— begin Page text —
Gathering specific pairs of columns into rows by dplyr in R [duplicate] - r
This question already has answers here:
Reshaping multiple sets of measurement columns (wide format) into single columns (long format)
(8 answers)
Closed 4 years ago.
I am trying to convert a data frame from wide to long format by gathering specific pairs of columns of which example is shown below:
An example of data frame
df <- data.frame(id=c(1,2,3,4,5), var=c("a","d","g","f","i"),a1=c(3,5,1,2,2), b1=c(2,4,1,2,3), a2=c(8,1,2,5,1), b2=c(1,6,4,7,2), a3=c(7,7,2,3,1), b3=c(1,1,4,9,6))
Initial table:
id var a1 b1 a2 b2 a3 b3
1 1 a 3 2 8 1 7 1
2 2 d 5 4 1 6 7 1
3 3 g 1 1 2 4 2 4
4 4 f 2 2 5 7 3 9
5 5 i 2 3 1 2 1 6
Desired result:
id var a b
1 1 a 3 2
2 1 a 8 1
3 1 a 7 1
4 2 d 5 4
5 2 d 1 6
6 2 d 7 1
7 3 g 1 1
8 3 g 2 4
9 3 g 2 4
10 4 f 2 2
11 4 f 5 7
12 4 f 3 9
13 5 i 2 3
14 5 i 1 2
15 5 i 1 6
Conditions:
Pair of ai and bi should be gathered: As there are 3 pairs of a and b, "a1 and b1", "a2 and b2" and "a3 and b3", values in those pairs should be moved to a pair of "a and b" by replicating each record in three times
First and second fields (id of each sample and its common variable) should be kept in each replicated rows
I was thinking that it is possible to make it by gather() in tidyverse, however, as far as I understand, I suppose that gather function may not be suitable for gathering such specific pairs of fields into specific multiple columns (two columns in this case).
It is possible to make it to prepare three data frames separately and binding it into one (example scripts are shown below), however I prefer to make it in one continuous pipe operation in tidyverse not to stop manipulation.
df1 <- df %>% dplyr::select(id,var,a1,b1)
df2 <- df %>% dplyr::select(id,var,a2,b2)
df3 <- df %>% dplyr::select(id,var,a3,b3)
df.fin <- bind_rows(df1,df2,df3)
I would appreciate your elegant suggestons using tidyverse.
=================Additional Questions==================
#Akrun & Camille
Thank you for your suggestions and sorry for my late reply. I am now trying to apply your idea into actual data frame but still struggling with another issue.
— end Page text —
— begin Supplied data —
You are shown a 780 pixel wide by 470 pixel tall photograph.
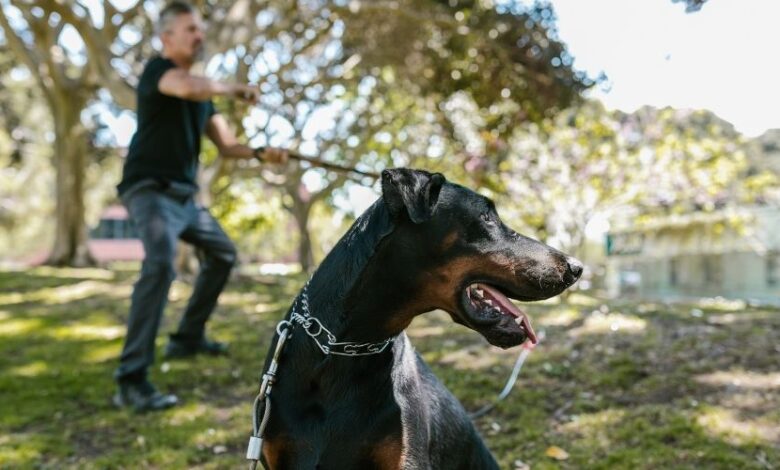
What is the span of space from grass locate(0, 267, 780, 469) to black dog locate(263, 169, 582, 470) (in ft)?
5.80

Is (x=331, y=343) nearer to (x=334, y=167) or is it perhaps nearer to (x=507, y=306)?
(x=507, y=306)

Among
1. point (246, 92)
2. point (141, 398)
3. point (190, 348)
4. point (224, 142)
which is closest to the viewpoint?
point (246, 92)

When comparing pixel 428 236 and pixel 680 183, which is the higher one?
pixel 680 183

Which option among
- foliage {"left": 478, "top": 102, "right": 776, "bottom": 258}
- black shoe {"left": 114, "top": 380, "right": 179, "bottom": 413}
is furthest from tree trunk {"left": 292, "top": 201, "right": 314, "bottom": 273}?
black shoe {"left": 114, "top": 380, "right": 179, "bottom": 413}

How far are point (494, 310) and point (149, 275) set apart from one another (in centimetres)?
303

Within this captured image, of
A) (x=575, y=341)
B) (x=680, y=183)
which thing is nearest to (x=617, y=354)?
(x=575, y=341)

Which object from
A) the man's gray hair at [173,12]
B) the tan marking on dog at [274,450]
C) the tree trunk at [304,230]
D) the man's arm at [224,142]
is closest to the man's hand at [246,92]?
the man's arm at [224,142]

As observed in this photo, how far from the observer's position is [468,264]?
89.2 inches

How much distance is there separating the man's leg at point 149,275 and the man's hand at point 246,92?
1061 millimetres

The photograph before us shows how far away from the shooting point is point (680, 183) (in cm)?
1583

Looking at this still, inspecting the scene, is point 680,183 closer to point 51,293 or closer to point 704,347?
point 704,347

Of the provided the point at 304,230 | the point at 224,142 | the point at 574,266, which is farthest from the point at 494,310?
the point at 304,230

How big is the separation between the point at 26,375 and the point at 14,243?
168 ft

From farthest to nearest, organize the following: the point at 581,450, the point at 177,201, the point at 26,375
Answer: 1. the point at 26,375
2. the point at 177,201
3. the point at 581,450
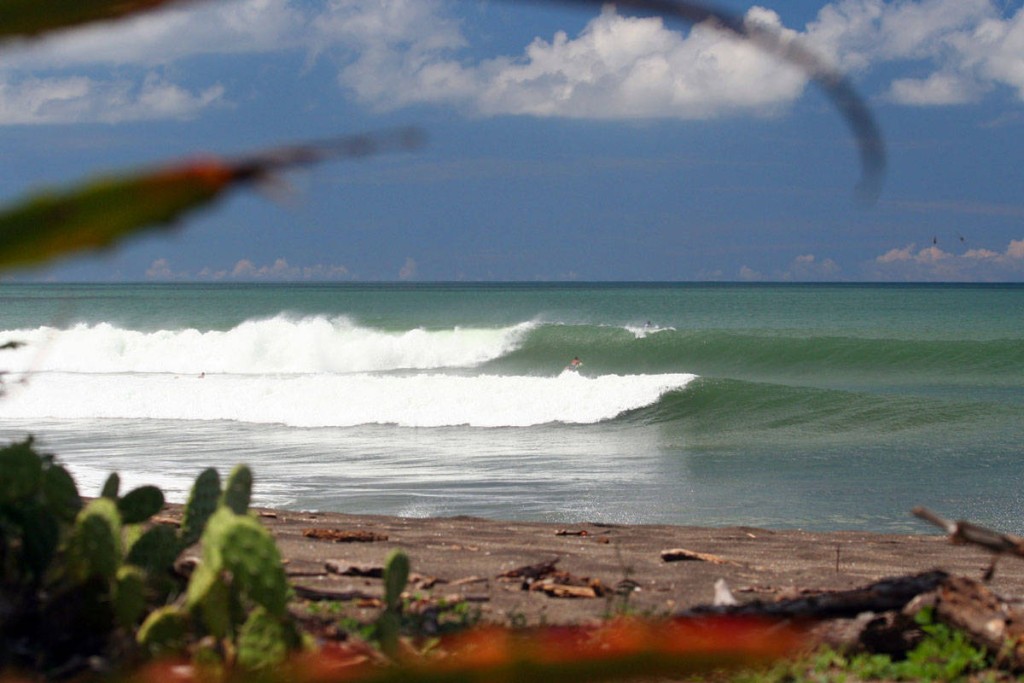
— end Supplied data —
Task list ->
• A. In the dplyr thread, which tidyverse function did the poster suppose may not be suitable for gathering specific pairs of fields into multiple columns?
• B. Please replace "pipe" with "chained" in the dplyr thread, starting with "It is possible to make it to" and going on through "to stop manipulation.", and give that passage back.
The entries aren't needed for anything here.

Responses by task ->
• A. gather()

• B.
It is possible to make it to prepare three data frames separately and binding it into one (example scripts are shown below), however I prefer to make it in one continuous chained operation in tidyverse not to stop manipulation.